* **Written problem 1**:
Pick out every line in the entries that contains the word "nearest", and copy each one. Case counts.

* **Text extract**:
::::

Serving Time

Each spring there are many people who grow pumpkins for pies and carving… and even hurling!  And then there are those individuals who thrive on the challenge of raising Giant Pumpkins to enter into competition.  And by “giant” I don’t mean maybe 50 pounds! When growing a strain of the Giants, during peak growing season the pumpkin can grow by 50 pounds a day!  The 2009 champion was grown by Tim Mathison and weighed in at 2032 pounds!  Now that’s a lot of pies!  One year a woman was growing a Giant for competition and as Spring grew into Summer things looked very hopeful and she was sure that she had a possible Champion on her hands… until a mouse chewed its way into the pumpkin, killing it.  Now someone with less enthusiasm would have given up and perhaps gone back to growing summer tomatoes, but not this woman!  Next year she surrounded her competition pumpkin with 3 concentric rings of baited mousetraps, 150 in all; this trick worked and every year since she does this, referring to it as “The Ring of Death!”

I admire not only her pumpkins, but most especially the enthusiasm that she lets energize her each year!  As kids enthusiasm just seemed to be a natural characteristic of life for us as everything is still to be discovered.  Remember the obsessive interests that seemed to consume us each summer, which caused us to plot and plan and sweat?  Where did that go?  As adults we have learned that whatever we want is going to cost us something, and for some this knowledge has tempered the degree of enthusiasm that we will allow to get going, watching for when that spark might jump the line and turn into the brush fire that could burn down the regularized comfort of our adult life.  When we were kids we were willing to lose control.  As adults we have learned to fear where that loss of control might take us!  As we age far too many of us become less and less willing to risk and we live our lives as if we are prisoners with life-sentences, simply “doing time.”  When did we learn to be so afraid of our enthusiasm?

::::

Spatial reasoning dataset excerpts
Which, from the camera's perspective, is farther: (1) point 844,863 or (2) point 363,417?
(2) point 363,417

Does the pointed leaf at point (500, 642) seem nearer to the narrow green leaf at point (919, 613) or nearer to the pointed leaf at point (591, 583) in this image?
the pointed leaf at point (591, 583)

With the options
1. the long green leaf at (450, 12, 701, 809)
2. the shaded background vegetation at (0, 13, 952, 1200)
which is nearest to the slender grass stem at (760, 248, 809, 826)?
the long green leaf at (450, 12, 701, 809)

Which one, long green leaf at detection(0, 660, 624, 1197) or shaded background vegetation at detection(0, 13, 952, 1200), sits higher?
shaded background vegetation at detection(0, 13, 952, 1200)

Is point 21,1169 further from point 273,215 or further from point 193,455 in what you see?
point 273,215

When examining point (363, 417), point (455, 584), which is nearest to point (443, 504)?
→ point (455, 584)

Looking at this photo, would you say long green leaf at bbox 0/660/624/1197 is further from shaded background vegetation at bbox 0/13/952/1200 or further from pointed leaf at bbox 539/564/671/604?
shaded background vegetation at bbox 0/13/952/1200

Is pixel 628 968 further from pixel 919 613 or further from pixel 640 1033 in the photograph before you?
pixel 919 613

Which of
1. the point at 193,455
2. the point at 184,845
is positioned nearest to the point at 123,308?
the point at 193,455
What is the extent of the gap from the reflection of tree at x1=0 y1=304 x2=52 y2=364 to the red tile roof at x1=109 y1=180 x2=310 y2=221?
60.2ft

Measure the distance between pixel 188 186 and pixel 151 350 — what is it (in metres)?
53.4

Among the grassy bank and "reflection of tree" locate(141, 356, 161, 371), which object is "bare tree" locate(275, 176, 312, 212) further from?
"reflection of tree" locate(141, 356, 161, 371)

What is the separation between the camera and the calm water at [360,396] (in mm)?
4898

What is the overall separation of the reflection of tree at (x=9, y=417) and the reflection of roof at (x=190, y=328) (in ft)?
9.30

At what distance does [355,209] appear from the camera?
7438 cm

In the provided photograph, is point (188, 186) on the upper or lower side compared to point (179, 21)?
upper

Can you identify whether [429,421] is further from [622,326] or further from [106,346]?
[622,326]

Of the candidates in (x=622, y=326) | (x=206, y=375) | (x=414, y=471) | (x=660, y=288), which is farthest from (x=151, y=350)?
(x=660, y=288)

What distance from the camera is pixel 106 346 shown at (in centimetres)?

::::

* **Written problem 2**:
Answer these questions from the text "Serving Time", one per line:
(a) How much did the 2009 champion pumpkin weigh?
(b) How many baited mousetraps did the woman put around her competition pumpkin?
(c) What does the text say we were willing to do as kids?

* **Written reply 1**:
which is nearest to the slender grass stem at (760, 248, 809, 826)?
When examining point (363, 417), point (455, 584), which is nearest to point (443, 504)?
is positioned nearest to the point at 123,308?

* **Written reply 2**:
(a) 2032 pounds
(b) 150
(c) Lose control